The owner of a defunct bulk-email marketing company was convicted of 123 
counts of stealing personal information from data seller Acxiom Corp. for 
direct-marketing purposes.

A federal jury in Little Rock, Ark., convicted Scott Levine, 46 years old, 
the owner of Snipermail.com Inc., on 120 counts of unauthorized access to a 
protected computer, two counts of access-device fraud for cracking 
passwords, and one count of obstruction of justice for the attempted 
removal and destruction of computer hard drives. He was found not guilty on 
15 counts, including 13 counts of unauthorized access and one each of 
conspiracy and money laundering.

The breach of personal data engineered by Mr. Levine ranks among the 
largest ever disclosed in the U.S. Prosecutors accused him of stealing 1.6 
billion records with names, addresses, telephone numbers and other 
information to be used for direct-marketing campaigns. Evidence presented 
by the government at Mr. Levine's trial suggested Snipermail easily 
downloaded a file containing encrypted passwords of about 300 Acxiom customers.

In a statement, Acxiom said the verdict "sends a clear message that 
cybercrime will not be tolerated." The Little Rock company said it has 
taken several steps since evidence of the crime was uncovered to strengthen 
its security, including improving its encryption systems, audit practices 
and ability to detect intruders. The company said only one external server 
had been accessed in the Snipermail breach, and its internal databases 
hadn't been accessed.

Mr. Levine's lawyer, David Garvin, couldn't be reached for comment. 
Sentencing is scheduled for Jan. 9, 2006.

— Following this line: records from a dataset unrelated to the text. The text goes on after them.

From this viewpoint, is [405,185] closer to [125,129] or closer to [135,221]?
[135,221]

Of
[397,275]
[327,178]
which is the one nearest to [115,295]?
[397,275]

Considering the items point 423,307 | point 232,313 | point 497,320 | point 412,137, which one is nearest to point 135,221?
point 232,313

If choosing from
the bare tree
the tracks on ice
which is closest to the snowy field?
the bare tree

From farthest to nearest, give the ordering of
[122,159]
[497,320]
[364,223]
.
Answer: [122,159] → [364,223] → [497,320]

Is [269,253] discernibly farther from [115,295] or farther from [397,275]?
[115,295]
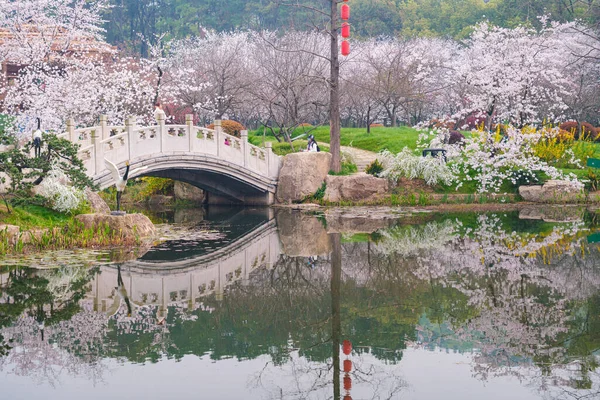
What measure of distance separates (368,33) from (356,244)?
144 feet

Separately, in a case related to another in the string of high-profile data 
breaches that has fueled identity-theft concerns in the U.S., a Nigerian 
man who pleaded no contest earlier this year to a role in an identity-theft 
ring involving ChoicePoint Inc. faces six additional charges in that breach 
of personal data.

The man, Olatunji Oluwatosin, 42 years old, was charged Aug. 8 in Los 
Angeles County Superior Court and pleaded not guilty to the six additional 
counts of identity theft, conspiracy and grand theft. The new counts, filed 
by the Los Angeles district attorney, allege Mr. Oluwatosin unlawfully used 
personal data to obtain cash and property valued at $2.5 million.

Mr. Oluwatosin pleaded no contest in February to one felony count of 
identity theft and is serving a 16-month prison sentence. The public 
defender who represented Mr. Oluwatosin on the previous charges couldn't be 
reached for comment on the additional charges.